Un document interne montre que l’UE est très désireuse de bien accueillir les flics tueurs d’Israël
Alors que l’UE peut éviter d’avoir à traiter avec Ben-Gvir, elle désire depuis très longtemps coopérer avec la police israélienne. Un document obtenu via une requête au nom de la liberté d’information suggère que l’UE était très désireuse d’y arriver.
David Cronin, 24 mai 2023
Itamar Ben-Gvir n’était pas seul, lors de sa toute dernière intrusion sur le complexe de la mosquée al-Aqsa, à Jérusalem. Le ministre de la sécurité nationale était flanqué d’officiers de la police israélienne, dont leur chef à tous, Kobi Shabtai.
Peut-être est-ce incorrect de tirer du plaisir des bouffonneries de l’extrême droite, mais j’avoue qu’un sourire ironique n’est apparu sur le visage quand j’ai vu comment un diplomate hollandais déplorait le fait que des « visites aussi provocatrices » constituaient un obstacle aux efforts en vue de dégager une solution à deux États.
L’engagement de diplomates européens envers un rêve aussi illusoire est tout bonnement risible.
Two more steps away from a two state solution: 1. 🇮🇱 order to reinstate the Homesh settler outpost. 🇳🇱 calls on 🇮🇱 to reverse this. 2. The recent provocative visits of 🇮🇱 ministers to the Haram al Sharif/Temple Mount which undermine the status quo at Jerusalem’s holy sites.
— Hans Docter (@hansdocter) May 22, 2023
Depuis des mois, ces diplomates essaient de prétendre que Ben-Gvir est une sorte d’anomalie. Tout député israélien, ou presque, à part lui, est le bienvenu aux réceptions organisées par l’ambassade de l’UE à Tel-Aviv, ont fait savoir les diplomates.

###

▸ Consigne:
Rédigez la suite de l'article sur la coopération entre l'UE et la police israélienne, à partir de sa dernière phrase. Les enregistrements ne sont d'aucune utilité ici.

###

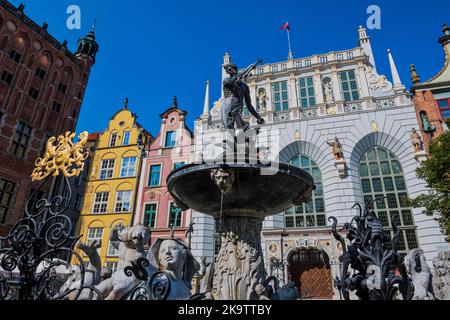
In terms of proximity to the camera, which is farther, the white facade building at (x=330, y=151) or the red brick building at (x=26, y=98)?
the red brick building at (x=26, y=98)

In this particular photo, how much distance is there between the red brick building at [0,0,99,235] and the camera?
20.8 m

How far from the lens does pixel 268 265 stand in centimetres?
1680

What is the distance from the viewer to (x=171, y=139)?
23781 mm

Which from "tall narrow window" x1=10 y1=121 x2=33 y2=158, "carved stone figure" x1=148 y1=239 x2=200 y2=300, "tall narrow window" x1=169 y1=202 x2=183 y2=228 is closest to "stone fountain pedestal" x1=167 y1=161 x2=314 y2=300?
"carved stone figure" x1=148 y1=239 x2=200 y2=300

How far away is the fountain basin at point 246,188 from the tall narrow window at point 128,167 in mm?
18922

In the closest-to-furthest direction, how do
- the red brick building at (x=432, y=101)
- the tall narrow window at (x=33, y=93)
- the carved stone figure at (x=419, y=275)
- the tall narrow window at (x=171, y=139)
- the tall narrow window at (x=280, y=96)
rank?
1. the carved stone figure at (x=419, y=275)
2. the red brick building at (x=432, y=101)
3. the tall narrow window at (x=280, y=96)
4. the tall narrow window at (x=33, y=93)
5. the tall narrow window at (x=171, y=139)

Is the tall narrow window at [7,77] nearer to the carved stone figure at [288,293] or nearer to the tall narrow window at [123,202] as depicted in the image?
the tall narrow window at [123,202]

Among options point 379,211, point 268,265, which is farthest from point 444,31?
point 268,265

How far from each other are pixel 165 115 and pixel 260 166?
69.9 feet

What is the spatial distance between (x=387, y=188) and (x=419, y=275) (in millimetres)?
13857

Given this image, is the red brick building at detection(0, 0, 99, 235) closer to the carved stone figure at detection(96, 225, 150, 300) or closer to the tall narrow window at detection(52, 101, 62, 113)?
the tall narrow window at detection(52, 101, 62, 113)

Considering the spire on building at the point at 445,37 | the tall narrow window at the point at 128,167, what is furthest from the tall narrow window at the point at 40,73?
the spire on building at the point at 445,37

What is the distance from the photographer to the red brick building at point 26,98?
20766 mm

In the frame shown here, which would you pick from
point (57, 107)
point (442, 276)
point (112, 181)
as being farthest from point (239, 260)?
point (57, 107)
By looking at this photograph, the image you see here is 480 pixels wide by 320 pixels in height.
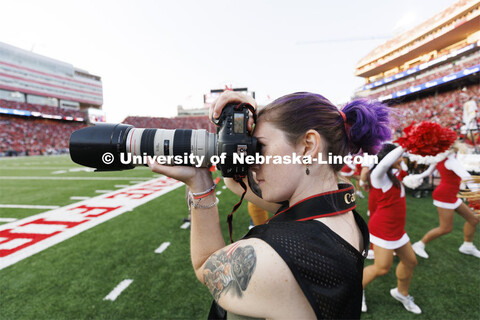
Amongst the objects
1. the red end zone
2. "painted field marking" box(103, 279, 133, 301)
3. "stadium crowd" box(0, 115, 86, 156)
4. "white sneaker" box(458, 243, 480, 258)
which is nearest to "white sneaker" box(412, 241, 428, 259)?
"white sneaker" box(458, 243, 480, 258)

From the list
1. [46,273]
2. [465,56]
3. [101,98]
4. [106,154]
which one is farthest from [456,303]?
[101,98]

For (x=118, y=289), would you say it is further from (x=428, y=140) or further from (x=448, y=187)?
(x=448, y=187)

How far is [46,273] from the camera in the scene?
222 cm

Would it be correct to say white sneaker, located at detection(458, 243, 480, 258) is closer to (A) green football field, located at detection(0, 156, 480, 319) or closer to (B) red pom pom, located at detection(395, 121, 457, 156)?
(A) green football field, located at detection(0, 156, 480, 319)

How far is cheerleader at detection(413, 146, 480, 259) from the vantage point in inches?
97.0

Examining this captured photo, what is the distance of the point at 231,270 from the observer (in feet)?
1.86

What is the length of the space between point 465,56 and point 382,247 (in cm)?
2769

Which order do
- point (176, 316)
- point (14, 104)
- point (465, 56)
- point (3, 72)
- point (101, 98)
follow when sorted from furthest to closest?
point (101, 98) < point (3, 72) < point (14, 104) < point (465, 56) < point (176, 316)

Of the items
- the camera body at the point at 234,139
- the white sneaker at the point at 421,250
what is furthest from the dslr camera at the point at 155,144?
the white sneaker at the point at 421,250

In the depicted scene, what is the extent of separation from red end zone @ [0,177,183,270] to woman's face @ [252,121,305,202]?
3.14 m

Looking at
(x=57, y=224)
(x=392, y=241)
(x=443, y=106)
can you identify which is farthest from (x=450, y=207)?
(x=443, y=106)

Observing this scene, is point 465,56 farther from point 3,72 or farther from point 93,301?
point 3,72

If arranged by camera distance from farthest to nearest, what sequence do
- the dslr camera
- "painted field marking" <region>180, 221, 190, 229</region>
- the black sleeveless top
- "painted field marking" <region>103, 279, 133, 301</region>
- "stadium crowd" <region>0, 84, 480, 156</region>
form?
1. "stadium crowd" <region>0, 84, 480, 156</region>
2. "painted field marking" <region>180, 221, 190, 229</region>
3. "painted field marking" <region>103, 279, 133, 301</region>
4. the dslr camera
5. the black sleeveless top

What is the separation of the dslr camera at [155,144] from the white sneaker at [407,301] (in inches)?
75.6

###

▸ Réponse:
En convainquant le chef de la police de se joindre à son invasion, Ben-Gvir prouve qu’il est désormais solidement intégré à l’establishment.
Les envoyés de l’EU préfèrent que le sionisme soit présenté sous un papier d’emballage libéral. Ben-Gvir a retiré le papier d’emballage, révélant une haine meurtrière à l’égard des Palestiniens et un désir de les traiter avec la pire des arrogances.
Bien avant que Ben-Gvir ne devienne son maître politique, la police israélienne déployait la même haine et le même désir. Sa brutalité, quelques jours plus tôt – quand elle a agressé des Palestiniens lors d’un rassemblement « Morts aux Arabes » des suprémacistes juifs – suivait un modèle péniblement familier.
Alors que l’UE peut éviter d’avoir à traiter avec Ben-Gvir, elle désire depuis très longtemps coopérer avec la police israélienne. Un document obtenu via une requête au nom de la liberté d’information suggère que l’UE était très désireuse d’y arriver.
« Un potentiel inexploité »
Daté de juin 2016, le document a été préparé pour l’Agence de l’Union européenne pour la formation des services répressifs (connue sous l’acronyme CEPOL).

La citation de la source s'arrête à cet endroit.